▶ [Stated problem]:
Repeat, line for line, the entries printed below.

▶ [Available records]:
•••
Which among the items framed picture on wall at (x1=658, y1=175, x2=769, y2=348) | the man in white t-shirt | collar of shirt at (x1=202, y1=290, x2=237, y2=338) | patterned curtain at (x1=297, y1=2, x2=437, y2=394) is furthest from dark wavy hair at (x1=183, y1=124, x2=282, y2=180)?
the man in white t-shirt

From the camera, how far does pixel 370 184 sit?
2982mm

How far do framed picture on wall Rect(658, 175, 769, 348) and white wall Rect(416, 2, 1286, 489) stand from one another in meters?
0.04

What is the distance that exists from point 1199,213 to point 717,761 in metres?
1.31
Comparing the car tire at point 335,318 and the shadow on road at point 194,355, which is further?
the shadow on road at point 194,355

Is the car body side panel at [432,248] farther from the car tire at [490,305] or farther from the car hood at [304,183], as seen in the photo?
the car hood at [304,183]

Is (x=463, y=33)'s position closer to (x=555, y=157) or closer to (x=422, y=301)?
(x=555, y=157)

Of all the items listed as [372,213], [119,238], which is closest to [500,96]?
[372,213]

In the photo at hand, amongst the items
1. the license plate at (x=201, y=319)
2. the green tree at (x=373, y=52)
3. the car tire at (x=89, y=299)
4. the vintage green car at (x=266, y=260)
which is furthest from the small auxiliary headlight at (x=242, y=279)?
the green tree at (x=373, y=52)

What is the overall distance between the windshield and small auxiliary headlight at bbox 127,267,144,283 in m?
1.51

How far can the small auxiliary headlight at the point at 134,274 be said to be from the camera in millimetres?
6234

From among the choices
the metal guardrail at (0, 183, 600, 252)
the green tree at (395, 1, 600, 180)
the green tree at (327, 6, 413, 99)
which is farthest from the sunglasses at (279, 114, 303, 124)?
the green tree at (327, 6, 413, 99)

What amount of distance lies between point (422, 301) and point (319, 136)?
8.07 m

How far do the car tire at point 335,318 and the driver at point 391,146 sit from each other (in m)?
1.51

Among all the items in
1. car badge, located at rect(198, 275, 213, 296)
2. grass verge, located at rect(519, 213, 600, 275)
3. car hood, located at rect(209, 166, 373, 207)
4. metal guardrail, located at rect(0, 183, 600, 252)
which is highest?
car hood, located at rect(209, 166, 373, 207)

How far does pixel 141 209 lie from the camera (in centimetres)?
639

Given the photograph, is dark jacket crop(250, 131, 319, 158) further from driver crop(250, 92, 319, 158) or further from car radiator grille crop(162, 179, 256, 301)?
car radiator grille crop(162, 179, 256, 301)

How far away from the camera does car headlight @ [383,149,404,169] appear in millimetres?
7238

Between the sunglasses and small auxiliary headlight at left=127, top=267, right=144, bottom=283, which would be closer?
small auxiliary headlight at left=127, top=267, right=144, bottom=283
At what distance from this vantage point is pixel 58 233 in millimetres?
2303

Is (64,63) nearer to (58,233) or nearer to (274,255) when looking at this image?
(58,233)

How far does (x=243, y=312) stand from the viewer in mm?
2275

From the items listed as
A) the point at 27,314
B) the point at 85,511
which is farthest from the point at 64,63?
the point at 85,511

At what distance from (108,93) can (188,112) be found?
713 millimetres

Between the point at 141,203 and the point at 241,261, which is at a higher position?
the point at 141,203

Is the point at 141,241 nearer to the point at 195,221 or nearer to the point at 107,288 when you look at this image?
•••
▶ [Solution below]:
Which among the items framed picture on wall at (x1=658, y1=175, x2=769, y2=348) | the man in white t-shirt | collar of shirt at (x1=202, y1=290, x2=237, y2=338) | patterned curtain at (x1=297, y1=2, x2=437, y2=394) is furthest from dark wavy hair at (x1=183, y1=124, x2=282, y2=180)?
the man in white t-shirt

From the camera, how far does pixel 370 184 sit?
2982mm

How far do framed picture on wall Rect(658, 175, 769, 348) and white wall Rect(416, 2, 1286, 489) stand from one another in meters?
0.04

What is the distance that exists from point 1199,213 to point 717,761 in metres?
1.31
Comparing the car tire at point 335,318 and the shadow on road at point 194,355, which is further?
the shadow on road at point 194,355

Is the car body side panel at [432,248] farther from the car tire at [490,305] or farther from the car hood at [304,183], as seen in the photo?
the car hood at [304,183]

Is (x=463, y=33)'s position closer to (x=555, y=157) or closer to (x=422, y=301)?
(x=555, y=157)

Of all the items listed as [372,213], [119,238], which is closest to [500,96]?
[372,213]

In the photo at hand, amongst the items
1. the license plate at (x=201, y=319)
2. the green tree at (x=373, y=52)
3. the car tire at (x=89, y=299)
4. the vintage green car at (x=266, y=260)
which is furthest from the small auxiliary headlight at (x=242, y=279)?
the green tree at (x=373, y=52)

What is the overall distance between the windshield and small auxiliary headlight at bbox 127,267,144,283 in m?
1.51

How far can the small auxiliary headlight at the point at 134,274 be said to be from the camera in millimetres?
6234

From among the choices
the metal guardrail at (0, 183, 600, 252)
the green tree at (395, 1, 600, 180)
the green tree at (327, 6, 413, 99)
which is farthest from the sunglasses at (279, 114, 303, 124)?
the green tree at (327, 6, 413, 99)

What amount of distance lies between point (422, 301) and point (319, 136)?
8.07 m

How far do the car tire at point 335,318 and the driver at point 391,146 sit from each other (in m)?
1.51

Among all the items in
1. car badge, located at rect(198, 275, 213, 296)
2. grass verge, located at rect(519, 213, 600, 275)
3. car hood, located at rect(209, 166, 373, 207)
4. metal guardrail, located at rect(0, 183, 600, 252)
which is highest?
car hood, located at rect(209, 166, 373, 207)

How far does pixel 141 209 lie from the camera (in centimetres)?
639

Given the photograph, is dark jacket crop(250, 131, 319, 158) further from driver crop(250, 92, 319, 158) or further from car radiator grille crop(162, 179, 256, 301)?
car radiator grille crop(162, 179, 256, 301)

How far away from the camera does car headlight @ [383,149,404,169] appear in millimetres?
7238

Between the sunglasses and small auxiliary headlight at left=127, top=267, right=144, bottom=283, which would be closer?
small auxiliary headlight at left=127, top=267, right=144, bottom=283
At what distance from this vantage point is pixel 58 233 in millimetres?
2303

Is (64,63) nearer to (58,233) or nearer to (274,255) when looking at this image?
(58,233)

How far does (x=243, y=312) stand from the viewer in mm?
2275

From the items listed as
A) the point at 27,314
B) the point at 85,511
which is farthest from the point at 64,63?
the point at 85,511

At what distance from (108,93) can (188,112) be found?
713 millimetres

Between the point at 141,203 and the point at 241,261, which is at a higher position?
the point at 141,203

Is the point at 141,241 nearer to the point at 195,221 or nearer to the point at 107,288 when you look at this image?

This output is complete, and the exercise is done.